The compounds 9-octadecenoicacid and 3-dodecanol were studied for their docking behavior with 3OGN protein via AutodockVina program. The compound 9-octadecenoicacid shows good binding affinity (−3.3 kcal/mol) than 3-dodecanol with the binding affinity of (−3.0 kcal/mol) in 2RS2 protein respectively. Hydrogen bonding is one of the significant factor in the stability of protein-ligand bonding, and the favorable bond distance amongst the H-donor and the H-acceptor atoms is less than 3.5 Å (Taha et al., 2015). The hydrogen bond distances of compounds 9-octadecenoicacid and 3-dodecanol were less than 3.5 Å in respective 2RS2 protein signifies strong hydrogen bonding. Compound 9-octadecenoicacid forms only one Hydrogen bond interaction with the receptor 2RS2. The amino acid residue Arg61 (bond length: 2.29) was involved in hydrogen bonding contact. The amino acid residues Arg61 and A 106 were involved in hydrophobic interactions. The interactions of compound 9-octadecenoicacid with 2RS2 protein were shown in Fig. 11. The compound 3-dodecanol forms only one hydrogen bonds with the receptor 2RS2. The amino acid residue Arg59 (bond length: 2.36) was involved in hydrogen bonding contact. The amino acid residues Arg59 and Arg61 were involved in hydrophobic interactions. The interactions of compound 3-dodecanol with 2RS2 protein were shown in Fig. 12. The results shows that compound 9-octadecenoicacid having remarkable inhibition ability than compound 3-dodecanol in anticancer protein 2RS2. The results were summarized in Table 5.

Fig. 11

Docked complex (a), molecular surface (b), 3D (c), and 2D (d) interaction modes of compound 9-octadecenoicacid within the binding site of 2RS2 protein.

Fig. 12

Docked complex (a), molecular surface (b), 3D (c), and 2D (d) interaction modes of compound 3-dodecanol within the binding site of 2RS2 protein.

Table 5

Molecular docking interaction of compounds 9-octadecenoicacid and 3-dodecanol against protein 2RS2.

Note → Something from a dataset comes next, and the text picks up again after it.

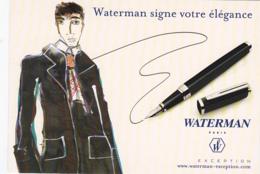 Waterman Signe Votre élégance - Publicité
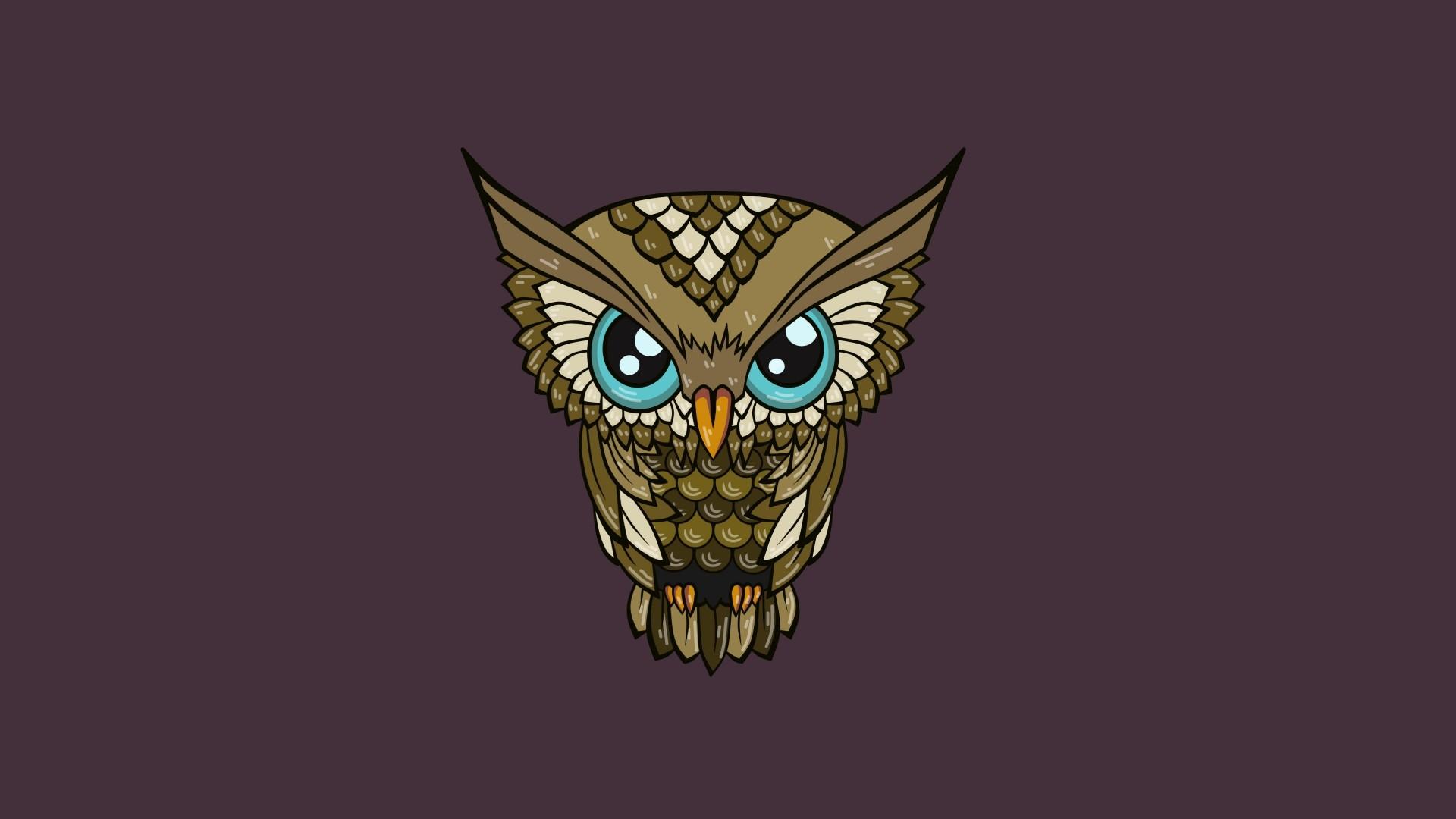 580 Gambar Ilustrasi Burung Hantu Terbaru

Compounds	Mosquito odorant binding protein 3OGN
	Binding affinity (kcal/mol)	No. of H-bonds	H-bonding residues
9-octadecenoicacid	−3.3	1	Arg61
3-dodecanol	−3.0	1	Arg59

Conclusions

The conclusion of this study, which includes the extraction of phytochemical constituents from medicinal plants Aloe castellorum and Aloe pseudorubroviolacea. The methanolic extract of particular plants were further studied for their cytotoxic activity against human colon cancer cell line (HCT-116). The two plant extracts having significant cytotoxic activity, meanwhile the methanolic extract of Aloe castellorum shows higher cytotoxic activity than Aloe pseudorubroviolacea extract. The effect of apoptotic morphological changes, Mitochondrial membrane potential, ROS production, and cell morphology on HCT-116 cell line are also assessed. Therefore, the methanolic extracts of medicinal plants Aloe castellorum and Aloe pseudorubroviolacea having potential cytotoxic chemical constituents itself for the development of new era cytotoxic drugs for colon cancer.